Believe it or not, you do have some pull in the college cash and financial aid struggle. While you may not be able to control the factors that make up your EFC (that's the Estimated Family Contribution, the figure that determines how financial aid worthy you are), there are some things you can do to cut college costs. In fact, says Dr. Herm Davis, author of College Financial Aid for Dummies (IDG Books, 1999), many money saving strategies only require minor changes in lifestyle. Take a look for yourself:

Get a study head-start in high school. By being an advanced placement afficionado you can earn between three and six credits per aced exam (depending on your choice schools). As you know, acquiring even one college credit ahead of time can save you hundreds.
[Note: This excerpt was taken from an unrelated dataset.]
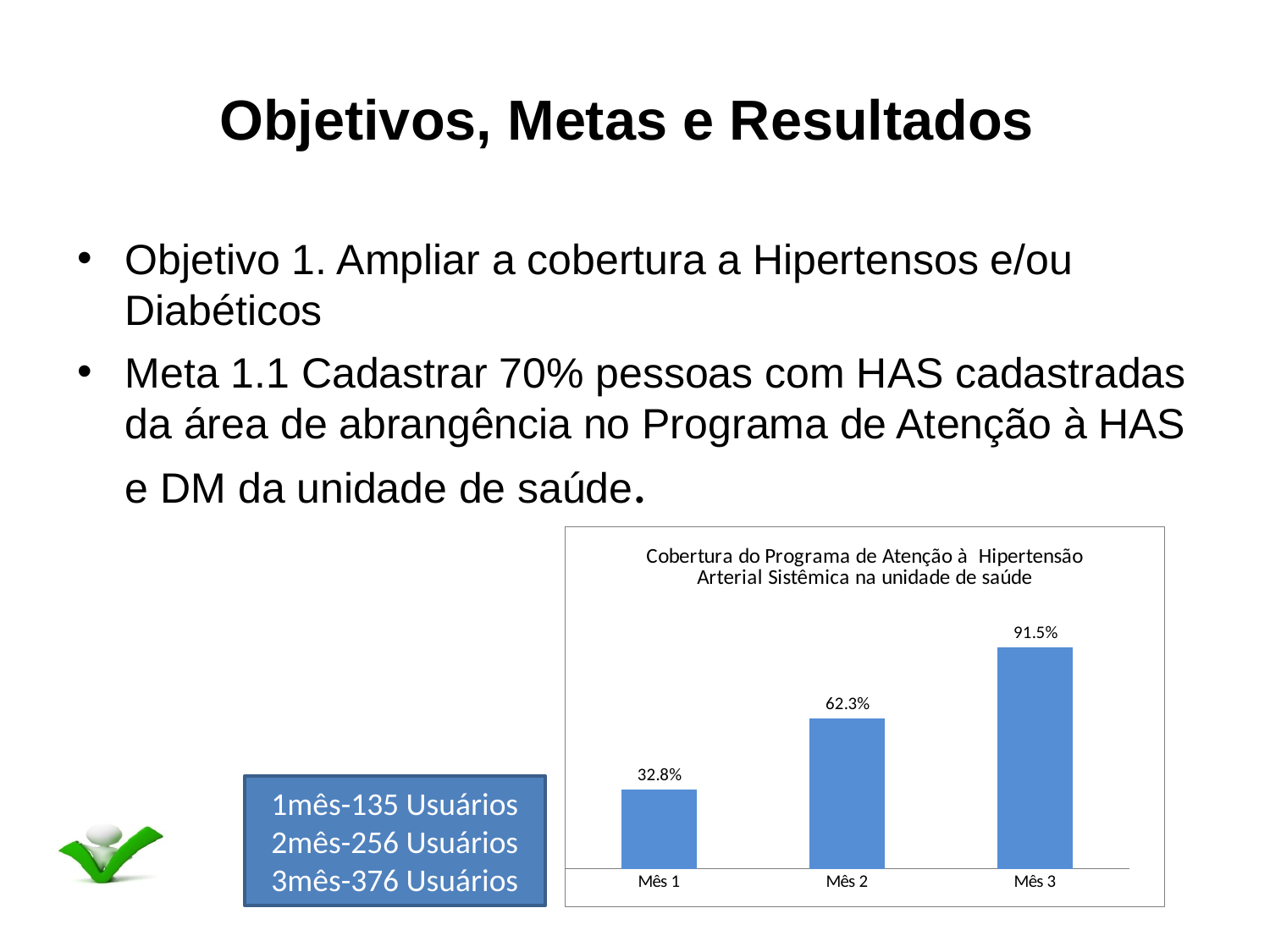
What is the value for Mês 2? 62.3% What kind of chart is shown on the slide? Bar chart Which month has the highest coverage value? Mês 3 What is the difference between the values for Mês 3 and Mês 1? 58.7% Which is larger, the value for Mês 2 or the value for Mês 3? Mês 3 What is the difference between the values for Mês 2 and Mês 1? 29.5% Which month has the lowest coverage value? Mês 1 Do the values rise or fall from Mês 1 to Mês 3? Rise What is the title of the chart? Cobertura do Programa de Atenção à Hipertensão Arterial Sistêmica na unidade de saúde How many categories are shown on the x axis of the chart? 3 What is the value for Mês 1? 32.8% What is the value for Mês 3? 91.5%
Keep up your study pace in college, too. Time is money - it's true. If you make the transition to college successfully, try taking an extra class, and register for summer and/or winter sessions. Just think of what you could do with a year's tuition if you graduate early.

Don't overlook state, city, and community colleges. A great education does not necessarily require Ivy-clad walls. Look into lower-cost, local options before you sign off on the loan dotted line.

Cash in on your expertise. You've been temping for a computer company for two years, why should you have to take the Intro to Computer Literacy pre-requisite? You shouldn't. Many colleges offer competency exams that will exempt those who demonstrate their knowledge from 101 courses. Additionally, you may be a candidate for College-Level examination Programs (CLEP), which are exams given by the College Board (the SAT people).

Pitch in what you can. Where does all your money go, you wonder? If you have no idea, make an active decision now to monitor and cut down on your spending. Setting aside even a few bucks a week can come in handy when those expenses start to stack up.